Work to complete
Take the line that contains "Examining this photo, is" as the first and the last line of the material as the final one; set down exactly the lines in that span.

──────

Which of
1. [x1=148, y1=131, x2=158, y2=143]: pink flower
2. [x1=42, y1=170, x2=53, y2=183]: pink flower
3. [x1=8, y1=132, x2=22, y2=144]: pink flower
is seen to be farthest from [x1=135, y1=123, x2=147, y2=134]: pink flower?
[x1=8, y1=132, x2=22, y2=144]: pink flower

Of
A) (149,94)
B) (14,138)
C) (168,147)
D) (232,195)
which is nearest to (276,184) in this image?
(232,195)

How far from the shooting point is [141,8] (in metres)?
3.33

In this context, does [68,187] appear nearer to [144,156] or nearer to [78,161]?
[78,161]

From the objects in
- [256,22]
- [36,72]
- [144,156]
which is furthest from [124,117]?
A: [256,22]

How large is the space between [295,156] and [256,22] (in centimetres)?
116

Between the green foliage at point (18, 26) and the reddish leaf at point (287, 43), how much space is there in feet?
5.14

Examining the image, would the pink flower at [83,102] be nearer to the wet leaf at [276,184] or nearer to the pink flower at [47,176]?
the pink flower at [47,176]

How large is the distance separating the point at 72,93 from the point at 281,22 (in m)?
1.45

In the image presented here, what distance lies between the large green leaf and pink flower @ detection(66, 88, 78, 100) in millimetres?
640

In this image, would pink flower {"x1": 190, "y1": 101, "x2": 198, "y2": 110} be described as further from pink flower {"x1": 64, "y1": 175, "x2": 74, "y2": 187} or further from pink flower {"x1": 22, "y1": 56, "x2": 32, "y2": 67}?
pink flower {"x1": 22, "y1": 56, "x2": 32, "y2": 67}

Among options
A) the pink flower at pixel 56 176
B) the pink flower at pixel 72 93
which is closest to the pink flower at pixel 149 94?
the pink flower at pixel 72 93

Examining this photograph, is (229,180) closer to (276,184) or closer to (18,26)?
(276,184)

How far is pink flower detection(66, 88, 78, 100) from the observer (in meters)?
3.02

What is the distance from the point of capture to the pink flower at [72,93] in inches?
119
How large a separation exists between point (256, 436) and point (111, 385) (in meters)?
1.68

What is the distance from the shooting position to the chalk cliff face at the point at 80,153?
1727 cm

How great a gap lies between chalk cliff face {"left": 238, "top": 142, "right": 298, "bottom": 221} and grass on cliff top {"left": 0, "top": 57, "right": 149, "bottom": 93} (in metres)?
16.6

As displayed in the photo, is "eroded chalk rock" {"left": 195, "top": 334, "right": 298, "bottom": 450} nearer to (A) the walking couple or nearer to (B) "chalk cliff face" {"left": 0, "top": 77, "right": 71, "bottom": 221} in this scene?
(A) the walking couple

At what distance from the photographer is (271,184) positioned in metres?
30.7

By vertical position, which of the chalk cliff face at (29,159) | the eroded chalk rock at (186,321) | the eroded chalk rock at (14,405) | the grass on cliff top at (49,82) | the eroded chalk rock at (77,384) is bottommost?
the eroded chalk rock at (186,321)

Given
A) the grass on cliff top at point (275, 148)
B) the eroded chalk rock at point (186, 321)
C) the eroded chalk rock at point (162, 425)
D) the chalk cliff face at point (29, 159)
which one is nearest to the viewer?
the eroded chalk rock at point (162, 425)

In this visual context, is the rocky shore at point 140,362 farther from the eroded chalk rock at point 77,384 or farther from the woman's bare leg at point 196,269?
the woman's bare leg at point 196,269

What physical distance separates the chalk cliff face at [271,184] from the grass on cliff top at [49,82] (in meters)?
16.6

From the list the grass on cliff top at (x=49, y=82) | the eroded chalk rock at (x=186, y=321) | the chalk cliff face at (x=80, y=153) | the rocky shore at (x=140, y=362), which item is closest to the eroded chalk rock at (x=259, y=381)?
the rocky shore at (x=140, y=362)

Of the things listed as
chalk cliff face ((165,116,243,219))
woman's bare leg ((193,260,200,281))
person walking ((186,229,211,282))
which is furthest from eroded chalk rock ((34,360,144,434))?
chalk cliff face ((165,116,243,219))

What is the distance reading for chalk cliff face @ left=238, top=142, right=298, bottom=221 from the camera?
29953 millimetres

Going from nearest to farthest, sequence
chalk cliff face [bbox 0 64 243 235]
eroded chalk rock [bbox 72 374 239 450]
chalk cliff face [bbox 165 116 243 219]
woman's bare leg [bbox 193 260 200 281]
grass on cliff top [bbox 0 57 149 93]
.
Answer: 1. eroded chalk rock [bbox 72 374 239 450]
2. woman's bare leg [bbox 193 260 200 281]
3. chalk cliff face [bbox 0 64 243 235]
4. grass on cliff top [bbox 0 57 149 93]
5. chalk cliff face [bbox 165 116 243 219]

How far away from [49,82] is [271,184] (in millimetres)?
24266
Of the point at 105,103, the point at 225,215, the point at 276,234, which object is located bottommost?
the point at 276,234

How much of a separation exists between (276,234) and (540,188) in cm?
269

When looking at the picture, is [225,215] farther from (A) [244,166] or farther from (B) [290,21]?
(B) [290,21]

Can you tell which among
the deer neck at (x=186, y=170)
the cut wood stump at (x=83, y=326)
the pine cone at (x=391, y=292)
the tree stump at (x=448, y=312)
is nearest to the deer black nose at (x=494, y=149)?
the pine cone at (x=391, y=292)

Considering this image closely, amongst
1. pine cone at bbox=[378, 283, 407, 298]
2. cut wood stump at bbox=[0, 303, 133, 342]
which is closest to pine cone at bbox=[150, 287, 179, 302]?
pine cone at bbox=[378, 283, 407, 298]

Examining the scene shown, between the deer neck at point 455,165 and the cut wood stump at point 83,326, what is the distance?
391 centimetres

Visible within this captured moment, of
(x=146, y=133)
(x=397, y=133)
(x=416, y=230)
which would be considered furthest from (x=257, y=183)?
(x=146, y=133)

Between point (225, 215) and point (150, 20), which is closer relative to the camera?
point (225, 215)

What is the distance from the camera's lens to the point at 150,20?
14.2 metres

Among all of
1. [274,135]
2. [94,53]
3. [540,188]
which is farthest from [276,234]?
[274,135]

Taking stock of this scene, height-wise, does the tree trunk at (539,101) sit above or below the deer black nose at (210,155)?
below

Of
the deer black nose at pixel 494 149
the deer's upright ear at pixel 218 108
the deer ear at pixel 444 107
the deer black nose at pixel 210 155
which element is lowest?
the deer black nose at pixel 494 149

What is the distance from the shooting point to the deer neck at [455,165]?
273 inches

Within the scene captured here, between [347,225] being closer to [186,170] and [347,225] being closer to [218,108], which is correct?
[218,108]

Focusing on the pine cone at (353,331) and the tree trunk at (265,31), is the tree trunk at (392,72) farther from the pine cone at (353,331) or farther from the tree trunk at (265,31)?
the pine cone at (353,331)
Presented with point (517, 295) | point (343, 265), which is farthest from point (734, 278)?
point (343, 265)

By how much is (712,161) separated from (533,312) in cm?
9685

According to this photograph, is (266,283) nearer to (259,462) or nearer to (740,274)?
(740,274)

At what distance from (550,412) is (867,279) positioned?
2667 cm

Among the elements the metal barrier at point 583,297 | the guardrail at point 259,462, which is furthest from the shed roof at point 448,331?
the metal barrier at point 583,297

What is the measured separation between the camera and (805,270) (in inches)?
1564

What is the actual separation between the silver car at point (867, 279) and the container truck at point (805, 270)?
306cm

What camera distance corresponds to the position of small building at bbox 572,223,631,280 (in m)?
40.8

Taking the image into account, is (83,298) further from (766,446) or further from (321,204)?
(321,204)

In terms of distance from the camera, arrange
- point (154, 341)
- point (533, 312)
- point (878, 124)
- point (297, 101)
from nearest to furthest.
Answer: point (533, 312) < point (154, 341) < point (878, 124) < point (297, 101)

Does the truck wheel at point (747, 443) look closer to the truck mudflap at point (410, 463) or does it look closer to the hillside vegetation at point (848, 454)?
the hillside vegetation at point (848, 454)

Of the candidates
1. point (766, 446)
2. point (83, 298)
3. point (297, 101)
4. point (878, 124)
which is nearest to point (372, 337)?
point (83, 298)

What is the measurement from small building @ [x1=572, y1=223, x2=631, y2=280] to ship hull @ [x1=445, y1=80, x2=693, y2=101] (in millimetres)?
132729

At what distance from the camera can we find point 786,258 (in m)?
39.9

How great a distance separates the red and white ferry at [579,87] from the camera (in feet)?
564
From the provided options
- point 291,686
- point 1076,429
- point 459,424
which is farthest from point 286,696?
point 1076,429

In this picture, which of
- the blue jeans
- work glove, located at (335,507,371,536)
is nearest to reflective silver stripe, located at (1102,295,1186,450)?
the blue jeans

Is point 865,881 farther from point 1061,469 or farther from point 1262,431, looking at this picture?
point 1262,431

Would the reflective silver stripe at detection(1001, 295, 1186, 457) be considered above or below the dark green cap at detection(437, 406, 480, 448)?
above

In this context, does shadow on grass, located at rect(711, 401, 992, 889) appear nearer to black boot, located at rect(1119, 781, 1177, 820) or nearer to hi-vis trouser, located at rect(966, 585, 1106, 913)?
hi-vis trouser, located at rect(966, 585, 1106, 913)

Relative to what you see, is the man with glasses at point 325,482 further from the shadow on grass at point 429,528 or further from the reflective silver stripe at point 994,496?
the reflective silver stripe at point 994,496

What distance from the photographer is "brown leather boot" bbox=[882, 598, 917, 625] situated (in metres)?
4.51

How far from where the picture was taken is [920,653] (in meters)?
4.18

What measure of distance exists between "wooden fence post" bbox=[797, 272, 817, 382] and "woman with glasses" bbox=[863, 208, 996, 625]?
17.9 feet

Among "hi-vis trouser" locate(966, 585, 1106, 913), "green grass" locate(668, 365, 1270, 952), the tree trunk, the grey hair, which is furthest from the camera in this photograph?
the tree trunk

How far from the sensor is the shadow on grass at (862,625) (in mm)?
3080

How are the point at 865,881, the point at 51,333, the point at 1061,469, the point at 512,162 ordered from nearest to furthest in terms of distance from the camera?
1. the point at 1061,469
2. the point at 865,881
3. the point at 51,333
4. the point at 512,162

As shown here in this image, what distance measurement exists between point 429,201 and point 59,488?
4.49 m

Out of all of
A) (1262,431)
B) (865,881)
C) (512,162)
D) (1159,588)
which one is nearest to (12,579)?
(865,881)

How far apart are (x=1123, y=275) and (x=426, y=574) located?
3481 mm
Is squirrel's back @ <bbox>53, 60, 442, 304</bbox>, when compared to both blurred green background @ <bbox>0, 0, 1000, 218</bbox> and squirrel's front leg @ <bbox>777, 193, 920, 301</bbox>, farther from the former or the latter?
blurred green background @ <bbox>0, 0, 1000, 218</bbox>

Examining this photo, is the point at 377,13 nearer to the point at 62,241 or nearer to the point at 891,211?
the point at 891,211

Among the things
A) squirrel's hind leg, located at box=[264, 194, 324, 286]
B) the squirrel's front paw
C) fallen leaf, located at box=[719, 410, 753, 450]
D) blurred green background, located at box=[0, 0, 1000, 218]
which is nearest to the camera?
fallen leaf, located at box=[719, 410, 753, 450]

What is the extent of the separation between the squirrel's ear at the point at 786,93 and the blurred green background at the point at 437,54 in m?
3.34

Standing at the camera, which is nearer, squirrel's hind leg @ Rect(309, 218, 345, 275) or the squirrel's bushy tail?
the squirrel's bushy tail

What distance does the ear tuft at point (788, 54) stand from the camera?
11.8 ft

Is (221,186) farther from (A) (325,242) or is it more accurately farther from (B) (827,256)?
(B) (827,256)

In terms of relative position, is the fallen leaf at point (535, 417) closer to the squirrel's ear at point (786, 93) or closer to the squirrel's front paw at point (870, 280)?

──────

Response to this task
Examining this photo, is the point at 377,13 nearer to the point at 62,241 or nearer to the point at 891,211?
the point at 891,211

Among the things
A) squirrel's hind leg, located at box=[264, 194, 324, 286]
B) the squirrel's front paw
C) fallen leaf, located at box=[719, 410, 753, 450]
D) blurred green background, located at box=[0, 0, 1000, 218]
which is nearest to the camera?
fallen leaf, located at box=[719, 410, 753, 450]

What is the extent of the separation between the squirrel's ear at the point at 786,93 and the blurred green background at the point at 437,54 in m?
3.34

Standing at the camera, which is nearer, squirrel's hind leg @ Rect(309, 218, 345, 275) or the squirrel's bushy tail?
the squirrel's bushy tail

What distance does the ear tuft at point (788, 54) stand from the camera?
11.8 ft

Is (221,186) farther from (A) (325,242) or is it more accurately farther from (B) (827,256)?
(B) (827,256)

In terms of relative position, is the fallen leaf at point (535, 417) closer to the squirrel's ear at point (786, 93) or closer to the squirrel's front paw at point (870, 280)?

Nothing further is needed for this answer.